* Problem 1: In the breast cancer research text, how many BCERP project sites are there across the United States?
* Problem 2: Write the next part of the text about the Breast Cancer and the Environment Research Program, picking up after its final sentence.

* Document segment:

Content starts

Breast cancer and the Environment Research Program
MSU Extension and Michigan State University’s are working together to further breast cancer research.
June 15, 2017 - Author: Cathy Newkirk, Michigan State University Extension and Daniel Totzkay
Michigan State University Extension has partnered with the Michigan State University Breast Cancer and the Environment Research Program. MSU Extension educators with backgrounds in health education are talking to groups throughout Michigan regarding MSU research focused on environmental factors that impact breast cancer in women.
The Breast Cancer and the Environment Research Program (BCERP) is a National Institutes of Health (NIH)-sponsored transdisciplinary collaboration with several specific goals. First among these goals is the investigation of how environmental factors may promote the development of breast cancer. A second is the study of female reproductive development with a focus on how these environmental factors affect maturation, as changes in the course of development, such as the timing of female puberty, are associated with breast cancer risk. The third goal is the development of public health messages for women and girls regarding environmental exposure based on scientific findings. By “environmental factors” we mean anything in a person’s environment, such as the foods they eat or the chemicals in which they come in contact. The BCERP is called transdisciplinary because it is a collaboration between biologists, epidemiologists, communication scientists and breast cancer advocates/educators across the United States. There are six BCERP project sites across the United States and each site’s project includes biology studies, human studies, community outreach and dissemination activities. The various projects within the BCERP work together to ensure that breast cancer and the role of environmental factors in its development is understood from a number of directions and is communicated to the public in ways they understand.

Content ends

* Listed entries:
Content starts

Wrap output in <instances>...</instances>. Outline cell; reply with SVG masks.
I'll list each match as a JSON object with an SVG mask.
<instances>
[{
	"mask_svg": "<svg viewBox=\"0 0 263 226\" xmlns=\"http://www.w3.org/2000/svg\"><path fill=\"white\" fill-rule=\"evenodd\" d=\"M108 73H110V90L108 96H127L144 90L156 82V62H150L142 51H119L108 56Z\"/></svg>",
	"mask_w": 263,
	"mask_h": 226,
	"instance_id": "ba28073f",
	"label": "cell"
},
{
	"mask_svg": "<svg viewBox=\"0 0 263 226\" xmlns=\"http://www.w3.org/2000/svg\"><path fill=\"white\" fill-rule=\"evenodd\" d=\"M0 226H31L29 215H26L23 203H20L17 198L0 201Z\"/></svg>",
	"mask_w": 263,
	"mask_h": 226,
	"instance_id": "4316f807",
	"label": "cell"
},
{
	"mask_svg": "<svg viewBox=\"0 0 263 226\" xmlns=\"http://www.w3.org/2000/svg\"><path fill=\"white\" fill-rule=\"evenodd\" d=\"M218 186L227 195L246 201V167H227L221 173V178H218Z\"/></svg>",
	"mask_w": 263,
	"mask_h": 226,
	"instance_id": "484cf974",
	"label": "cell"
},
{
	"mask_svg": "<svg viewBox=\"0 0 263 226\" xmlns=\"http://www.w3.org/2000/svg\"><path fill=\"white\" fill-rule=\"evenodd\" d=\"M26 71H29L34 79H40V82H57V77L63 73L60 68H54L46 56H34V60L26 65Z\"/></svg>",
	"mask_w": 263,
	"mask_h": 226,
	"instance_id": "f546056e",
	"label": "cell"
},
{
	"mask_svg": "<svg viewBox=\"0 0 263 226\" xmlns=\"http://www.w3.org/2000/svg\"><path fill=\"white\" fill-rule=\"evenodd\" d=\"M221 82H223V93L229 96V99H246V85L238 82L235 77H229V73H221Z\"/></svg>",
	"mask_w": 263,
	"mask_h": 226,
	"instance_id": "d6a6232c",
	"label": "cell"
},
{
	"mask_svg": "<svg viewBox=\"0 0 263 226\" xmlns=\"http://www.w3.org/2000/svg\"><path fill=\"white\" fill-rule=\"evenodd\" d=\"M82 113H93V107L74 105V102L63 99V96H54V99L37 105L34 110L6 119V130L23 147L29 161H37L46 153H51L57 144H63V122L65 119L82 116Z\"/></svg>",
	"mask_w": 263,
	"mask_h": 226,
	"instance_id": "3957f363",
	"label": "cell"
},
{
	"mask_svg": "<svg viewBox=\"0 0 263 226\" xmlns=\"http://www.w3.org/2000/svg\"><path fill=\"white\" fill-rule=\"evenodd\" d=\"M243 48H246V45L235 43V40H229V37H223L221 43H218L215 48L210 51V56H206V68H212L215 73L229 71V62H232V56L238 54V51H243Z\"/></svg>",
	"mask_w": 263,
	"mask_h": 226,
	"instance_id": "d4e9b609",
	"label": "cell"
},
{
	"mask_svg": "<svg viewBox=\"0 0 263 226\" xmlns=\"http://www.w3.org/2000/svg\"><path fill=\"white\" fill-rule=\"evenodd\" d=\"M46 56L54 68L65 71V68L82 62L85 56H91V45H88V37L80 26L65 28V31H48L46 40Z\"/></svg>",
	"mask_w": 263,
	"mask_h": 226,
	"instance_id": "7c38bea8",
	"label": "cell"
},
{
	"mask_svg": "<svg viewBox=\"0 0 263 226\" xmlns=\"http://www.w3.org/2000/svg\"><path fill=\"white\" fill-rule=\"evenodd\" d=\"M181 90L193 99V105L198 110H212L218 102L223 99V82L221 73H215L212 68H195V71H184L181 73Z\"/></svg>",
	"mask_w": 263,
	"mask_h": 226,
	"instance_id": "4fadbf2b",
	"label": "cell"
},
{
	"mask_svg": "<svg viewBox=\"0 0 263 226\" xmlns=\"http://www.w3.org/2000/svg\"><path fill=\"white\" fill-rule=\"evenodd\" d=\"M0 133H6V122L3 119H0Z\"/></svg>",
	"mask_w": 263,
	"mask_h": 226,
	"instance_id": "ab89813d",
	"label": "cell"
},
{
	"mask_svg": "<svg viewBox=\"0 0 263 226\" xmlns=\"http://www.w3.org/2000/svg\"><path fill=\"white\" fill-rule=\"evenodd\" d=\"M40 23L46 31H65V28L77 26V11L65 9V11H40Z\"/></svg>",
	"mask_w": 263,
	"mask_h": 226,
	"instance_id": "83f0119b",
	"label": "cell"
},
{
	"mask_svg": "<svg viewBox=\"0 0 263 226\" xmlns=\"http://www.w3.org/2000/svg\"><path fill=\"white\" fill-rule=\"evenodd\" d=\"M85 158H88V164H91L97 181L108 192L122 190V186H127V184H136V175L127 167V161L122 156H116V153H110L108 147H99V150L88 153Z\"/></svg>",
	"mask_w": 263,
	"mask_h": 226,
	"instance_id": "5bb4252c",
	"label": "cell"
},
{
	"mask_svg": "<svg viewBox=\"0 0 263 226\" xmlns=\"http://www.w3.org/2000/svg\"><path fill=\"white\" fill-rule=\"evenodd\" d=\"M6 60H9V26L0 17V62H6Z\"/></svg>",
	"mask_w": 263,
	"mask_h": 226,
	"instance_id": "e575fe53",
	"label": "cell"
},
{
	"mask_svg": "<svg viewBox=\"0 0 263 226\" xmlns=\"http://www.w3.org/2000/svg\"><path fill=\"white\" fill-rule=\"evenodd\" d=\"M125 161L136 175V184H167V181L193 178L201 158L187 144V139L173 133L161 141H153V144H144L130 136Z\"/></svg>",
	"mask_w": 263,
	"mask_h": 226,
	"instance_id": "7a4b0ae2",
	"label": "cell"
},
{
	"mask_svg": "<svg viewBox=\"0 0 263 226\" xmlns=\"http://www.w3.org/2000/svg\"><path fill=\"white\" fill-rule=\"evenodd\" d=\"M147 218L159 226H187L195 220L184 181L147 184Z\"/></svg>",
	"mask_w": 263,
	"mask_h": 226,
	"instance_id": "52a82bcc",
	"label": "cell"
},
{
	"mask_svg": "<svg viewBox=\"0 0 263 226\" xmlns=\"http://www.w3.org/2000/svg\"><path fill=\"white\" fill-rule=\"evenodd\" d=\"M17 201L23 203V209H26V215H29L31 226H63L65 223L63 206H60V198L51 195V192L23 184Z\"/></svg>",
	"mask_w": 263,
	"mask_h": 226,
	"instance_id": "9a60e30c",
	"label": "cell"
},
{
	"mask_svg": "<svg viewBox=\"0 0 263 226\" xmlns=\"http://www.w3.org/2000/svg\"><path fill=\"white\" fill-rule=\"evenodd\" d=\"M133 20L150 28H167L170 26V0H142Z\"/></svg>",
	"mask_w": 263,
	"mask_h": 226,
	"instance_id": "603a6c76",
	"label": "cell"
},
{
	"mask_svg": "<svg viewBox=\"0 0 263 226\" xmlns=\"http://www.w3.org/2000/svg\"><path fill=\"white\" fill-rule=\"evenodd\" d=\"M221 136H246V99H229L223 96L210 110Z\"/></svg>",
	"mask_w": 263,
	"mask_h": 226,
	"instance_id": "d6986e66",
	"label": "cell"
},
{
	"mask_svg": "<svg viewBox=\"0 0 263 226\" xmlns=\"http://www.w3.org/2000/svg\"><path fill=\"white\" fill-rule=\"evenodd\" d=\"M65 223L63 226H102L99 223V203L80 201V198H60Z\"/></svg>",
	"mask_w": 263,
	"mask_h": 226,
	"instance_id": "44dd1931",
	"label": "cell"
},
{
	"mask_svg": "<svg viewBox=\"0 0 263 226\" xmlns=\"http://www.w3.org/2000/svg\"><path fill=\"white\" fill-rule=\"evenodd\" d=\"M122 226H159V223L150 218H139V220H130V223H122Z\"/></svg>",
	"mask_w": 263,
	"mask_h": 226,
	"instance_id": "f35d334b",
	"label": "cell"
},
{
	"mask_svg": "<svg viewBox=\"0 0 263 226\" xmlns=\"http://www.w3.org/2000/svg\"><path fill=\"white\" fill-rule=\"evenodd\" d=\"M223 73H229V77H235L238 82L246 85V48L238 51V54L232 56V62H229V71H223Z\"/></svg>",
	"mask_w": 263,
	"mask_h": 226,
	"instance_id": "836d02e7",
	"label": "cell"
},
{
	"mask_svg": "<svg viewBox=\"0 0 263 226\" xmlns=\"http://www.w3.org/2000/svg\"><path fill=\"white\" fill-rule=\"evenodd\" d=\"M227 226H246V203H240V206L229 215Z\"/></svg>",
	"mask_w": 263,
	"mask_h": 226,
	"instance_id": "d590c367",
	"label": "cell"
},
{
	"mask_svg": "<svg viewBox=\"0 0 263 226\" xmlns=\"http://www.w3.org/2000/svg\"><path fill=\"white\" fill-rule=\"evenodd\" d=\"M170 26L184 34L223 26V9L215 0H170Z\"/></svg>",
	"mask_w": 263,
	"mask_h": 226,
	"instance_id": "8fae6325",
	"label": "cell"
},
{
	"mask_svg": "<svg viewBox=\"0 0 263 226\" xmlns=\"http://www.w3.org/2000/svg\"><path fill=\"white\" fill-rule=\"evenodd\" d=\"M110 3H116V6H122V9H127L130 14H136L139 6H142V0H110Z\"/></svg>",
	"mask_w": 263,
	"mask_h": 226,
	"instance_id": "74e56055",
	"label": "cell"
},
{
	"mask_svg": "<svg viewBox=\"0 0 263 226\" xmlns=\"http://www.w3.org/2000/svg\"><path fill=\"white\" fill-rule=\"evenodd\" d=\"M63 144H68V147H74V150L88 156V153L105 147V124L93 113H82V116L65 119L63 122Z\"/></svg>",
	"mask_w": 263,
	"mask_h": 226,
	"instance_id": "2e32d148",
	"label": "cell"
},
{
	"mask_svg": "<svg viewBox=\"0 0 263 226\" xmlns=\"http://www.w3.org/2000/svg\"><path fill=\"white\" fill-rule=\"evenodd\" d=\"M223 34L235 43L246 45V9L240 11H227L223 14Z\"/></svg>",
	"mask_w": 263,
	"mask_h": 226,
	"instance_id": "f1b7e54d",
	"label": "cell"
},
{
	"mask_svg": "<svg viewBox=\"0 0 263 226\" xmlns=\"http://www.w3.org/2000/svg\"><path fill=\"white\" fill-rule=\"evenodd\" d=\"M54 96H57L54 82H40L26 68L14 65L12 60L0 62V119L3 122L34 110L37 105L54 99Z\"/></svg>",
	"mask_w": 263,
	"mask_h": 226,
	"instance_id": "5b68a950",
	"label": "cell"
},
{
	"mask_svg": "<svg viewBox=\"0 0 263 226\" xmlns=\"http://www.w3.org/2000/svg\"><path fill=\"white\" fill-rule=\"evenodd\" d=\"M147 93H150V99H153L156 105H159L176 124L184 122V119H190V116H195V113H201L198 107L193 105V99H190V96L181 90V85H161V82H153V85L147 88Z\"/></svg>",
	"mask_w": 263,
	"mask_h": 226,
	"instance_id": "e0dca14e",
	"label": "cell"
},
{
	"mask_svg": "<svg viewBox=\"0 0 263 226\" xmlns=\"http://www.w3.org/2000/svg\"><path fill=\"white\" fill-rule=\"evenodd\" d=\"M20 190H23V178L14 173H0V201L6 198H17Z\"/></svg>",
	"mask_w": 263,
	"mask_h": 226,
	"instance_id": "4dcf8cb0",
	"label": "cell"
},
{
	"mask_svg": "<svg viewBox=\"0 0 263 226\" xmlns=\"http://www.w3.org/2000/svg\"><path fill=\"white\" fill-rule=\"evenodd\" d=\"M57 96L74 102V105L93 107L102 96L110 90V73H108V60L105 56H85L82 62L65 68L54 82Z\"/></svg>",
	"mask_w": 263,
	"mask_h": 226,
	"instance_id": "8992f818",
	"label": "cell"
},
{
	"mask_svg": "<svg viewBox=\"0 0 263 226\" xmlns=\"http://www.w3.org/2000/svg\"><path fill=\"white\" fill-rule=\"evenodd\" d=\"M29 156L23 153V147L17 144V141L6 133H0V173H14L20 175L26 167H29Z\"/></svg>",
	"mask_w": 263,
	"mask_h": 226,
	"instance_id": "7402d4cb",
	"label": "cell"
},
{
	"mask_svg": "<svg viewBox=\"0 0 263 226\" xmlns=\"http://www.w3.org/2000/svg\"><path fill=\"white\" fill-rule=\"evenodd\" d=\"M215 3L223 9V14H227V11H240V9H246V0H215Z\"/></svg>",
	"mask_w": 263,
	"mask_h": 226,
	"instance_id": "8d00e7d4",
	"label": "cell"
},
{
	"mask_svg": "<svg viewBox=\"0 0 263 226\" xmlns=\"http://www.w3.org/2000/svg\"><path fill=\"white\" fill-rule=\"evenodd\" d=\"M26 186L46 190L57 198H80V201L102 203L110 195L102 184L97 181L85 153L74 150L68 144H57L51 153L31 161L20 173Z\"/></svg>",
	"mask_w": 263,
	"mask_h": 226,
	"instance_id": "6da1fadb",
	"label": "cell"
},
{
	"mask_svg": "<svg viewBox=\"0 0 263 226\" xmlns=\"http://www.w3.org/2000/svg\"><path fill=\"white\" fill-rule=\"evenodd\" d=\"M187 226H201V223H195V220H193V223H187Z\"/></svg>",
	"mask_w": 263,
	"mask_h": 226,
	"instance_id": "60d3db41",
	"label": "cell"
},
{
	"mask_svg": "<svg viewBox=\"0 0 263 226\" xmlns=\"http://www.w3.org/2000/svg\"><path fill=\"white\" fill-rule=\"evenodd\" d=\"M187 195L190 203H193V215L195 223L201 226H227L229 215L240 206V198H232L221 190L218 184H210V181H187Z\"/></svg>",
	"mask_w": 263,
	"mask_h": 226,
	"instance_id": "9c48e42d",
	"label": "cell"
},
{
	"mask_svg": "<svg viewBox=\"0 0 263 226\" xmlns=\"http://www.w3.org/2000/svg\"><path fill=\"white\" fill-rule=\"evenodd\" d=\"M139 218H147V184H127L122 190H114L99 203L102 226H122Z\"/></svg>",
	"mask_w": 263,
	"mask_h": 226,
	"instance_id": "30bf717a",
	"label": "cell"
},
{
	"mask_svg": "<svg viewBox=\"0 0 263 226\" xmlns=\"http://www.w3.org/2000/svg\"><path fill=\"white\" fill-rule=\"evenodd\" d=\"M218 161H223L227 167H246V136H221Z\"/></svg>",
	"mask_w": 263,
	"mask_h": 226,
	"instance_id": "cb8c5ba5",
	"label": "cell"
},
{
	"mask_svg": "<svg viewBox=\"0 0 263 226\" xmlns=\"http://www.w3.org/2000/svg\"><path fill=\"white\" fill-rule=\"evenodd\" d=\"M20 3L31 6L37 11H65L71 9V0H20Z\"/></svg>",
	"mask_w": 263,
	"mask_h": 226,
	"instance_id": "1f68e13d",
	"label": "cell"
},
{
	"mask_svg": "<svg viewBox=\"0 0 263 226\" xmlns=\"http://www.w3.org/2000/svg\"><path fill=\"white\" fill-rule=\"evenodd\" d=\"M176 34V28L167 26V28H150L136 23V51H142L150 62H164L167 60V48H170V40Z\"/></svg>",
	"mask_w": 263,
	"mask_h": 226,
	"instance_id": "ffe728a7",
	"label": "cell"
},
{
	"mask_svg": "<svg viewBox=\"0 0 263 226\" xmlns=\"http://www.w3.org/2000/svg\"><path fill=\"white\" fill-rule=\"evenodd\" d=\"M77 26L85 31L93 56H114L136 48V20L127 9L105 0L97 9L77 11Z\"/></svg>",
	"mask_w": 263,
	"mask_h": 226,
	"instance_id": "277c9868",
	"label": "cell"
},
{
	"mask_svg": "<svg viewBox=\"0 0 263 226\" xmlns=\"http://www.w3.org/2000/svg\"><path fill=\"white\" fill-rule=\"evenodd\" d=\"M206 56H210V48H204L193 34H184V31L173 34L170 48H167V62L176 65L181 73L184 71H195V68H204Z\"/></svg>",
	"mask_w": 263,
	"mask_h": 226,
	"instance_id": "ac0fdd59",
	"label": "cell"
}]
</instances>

Content ends

* Expected output 1: There are six BCERP project sites across the United States.

* Expected output 2:
The BCERP team at Michigan State University has studied the impact of a diet high in animal fat on breast cancer risk. Recently, their studies have extended to how such a diet may interact with chemicals in personal care products that can mimic the action of estrogen. Most of this research uses exposure of mice to these kinds of environmental factors, as mammary development in mice has many similarities to that in humans. To date, this research has shown that eating a diet that is particularly high in animal fat can lead to faster mammary gland growth and a greater risk of developing breast cancer in the experimental mice. This is consistent with epidemiology studies in humans that associate a diet high in animal fat with greater breast cancer risk. This research has also examined exposure to these factors and others during various life stages, including puberty and young adulthood. Puberty is a time when mammary glands are especially susceptible to abnormal growth. These life stages, known as “windows of susceptibility,” are times when normal changes in the body’s physiology may change the way in which it interacts with environmental exposures to alter breast cancer risk.
There have also been a number of MSU studies that have examined how breast cancer-related messages are presented to women. This type of research has found that there may be a lot of information about breast cancer available to women, but most of it is not presented in particularly motivating or persuasive ways. This is especially true for audiences who may be at lower literacy levels or who are particularly unaware of the connection between the environment and breast cancer. Furthermore, most of the messages women remember and use to direct their actions tend to be about breast cancer detection. Very few are about prevention, pointing to a greater need for BCERP outreach activities. MSU researchers have held focus groups and conducted message-testing studies that have shown that women are still quite confused about what causes breast cancer and the steps that can be taken to stay healthy.